-- START Material --

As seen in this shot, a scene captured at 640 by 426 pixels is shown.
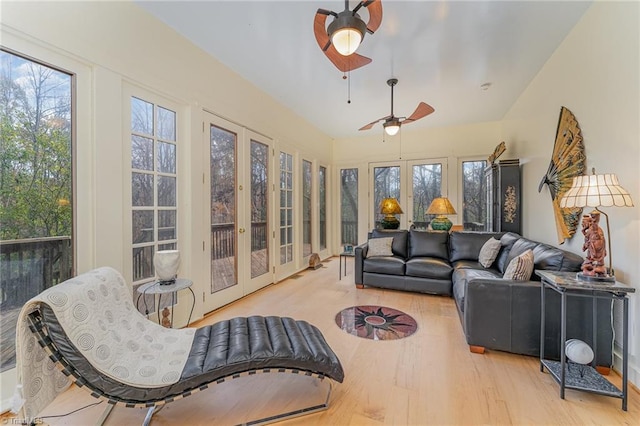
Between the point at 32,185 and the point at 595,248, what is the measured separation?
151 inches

-- END Material --
-- START Material --

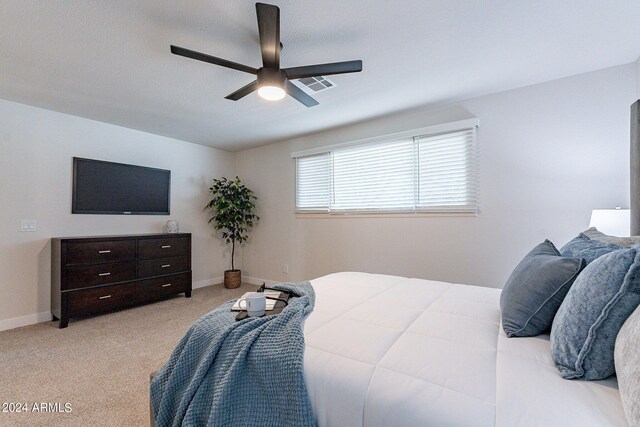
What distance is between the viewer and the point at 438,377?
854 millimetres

-- END Material --
-- START Material --

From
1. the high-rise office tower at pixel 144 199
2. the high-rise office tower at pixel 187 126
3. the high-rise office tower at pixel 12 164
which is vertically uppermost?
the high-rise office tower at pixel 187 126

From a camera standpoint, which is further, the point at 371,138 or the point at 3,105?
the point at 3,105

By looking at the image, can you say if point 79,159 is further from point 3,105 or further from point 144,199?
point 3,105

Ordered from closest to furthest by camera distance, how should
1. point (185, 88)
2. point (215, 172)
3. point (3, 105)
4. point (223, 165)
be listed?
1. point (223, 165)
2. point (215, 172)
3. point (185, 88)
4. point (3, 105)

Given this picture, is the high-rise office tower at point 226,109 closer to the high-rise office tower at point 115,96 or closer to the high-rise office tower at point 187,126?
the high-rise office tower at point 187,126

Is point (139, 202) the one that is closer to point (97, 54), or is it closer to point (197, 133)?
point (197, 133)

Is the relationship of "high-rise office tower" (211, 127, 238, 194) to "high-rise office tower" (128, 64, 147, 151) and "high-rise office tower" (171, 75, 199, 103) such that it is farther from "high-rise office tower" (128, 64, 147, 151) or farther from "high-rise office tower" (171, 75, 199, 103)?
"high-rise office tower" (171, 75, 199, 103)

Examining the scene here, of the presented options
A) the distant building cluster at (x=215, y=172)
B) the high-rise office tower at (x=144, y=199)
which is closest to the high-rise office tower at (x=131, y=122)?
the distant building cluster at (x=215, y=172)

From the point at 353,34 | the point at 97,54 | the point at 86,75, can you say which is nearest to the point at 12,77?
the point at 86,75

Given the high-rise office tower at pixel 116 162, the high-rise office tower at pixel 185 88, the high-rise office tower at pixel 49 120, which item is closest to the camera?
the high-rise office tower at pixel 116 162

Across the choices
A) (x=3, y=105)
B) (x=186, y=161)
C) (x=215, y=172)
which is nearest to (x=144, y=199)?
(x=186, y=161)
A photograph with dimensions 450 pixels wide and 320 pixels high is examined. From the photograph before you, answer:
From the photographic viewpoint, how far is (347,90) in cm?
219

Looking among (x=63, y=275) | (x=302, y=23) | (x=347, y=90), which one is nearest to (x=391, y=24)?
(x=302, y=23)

-- END Material --

:: Aim ::
Copy the part of the entries that begins with the line containing "Ordered from closest" and ends with the line containing "4. point (3, 105)", replacing "furthest" with "farthest" and keeping everything else the same.

:: Problem solution ::
Ordered from closest to farthest by camera distance, how should
1. point (185, 88)
2. point (215, 172)
3. point (3, 105)
4. point (223, 165)
be listed?
1. point (223, 165)
2. point (215, 172)
3. point (185, 88)
4. point (3, 105)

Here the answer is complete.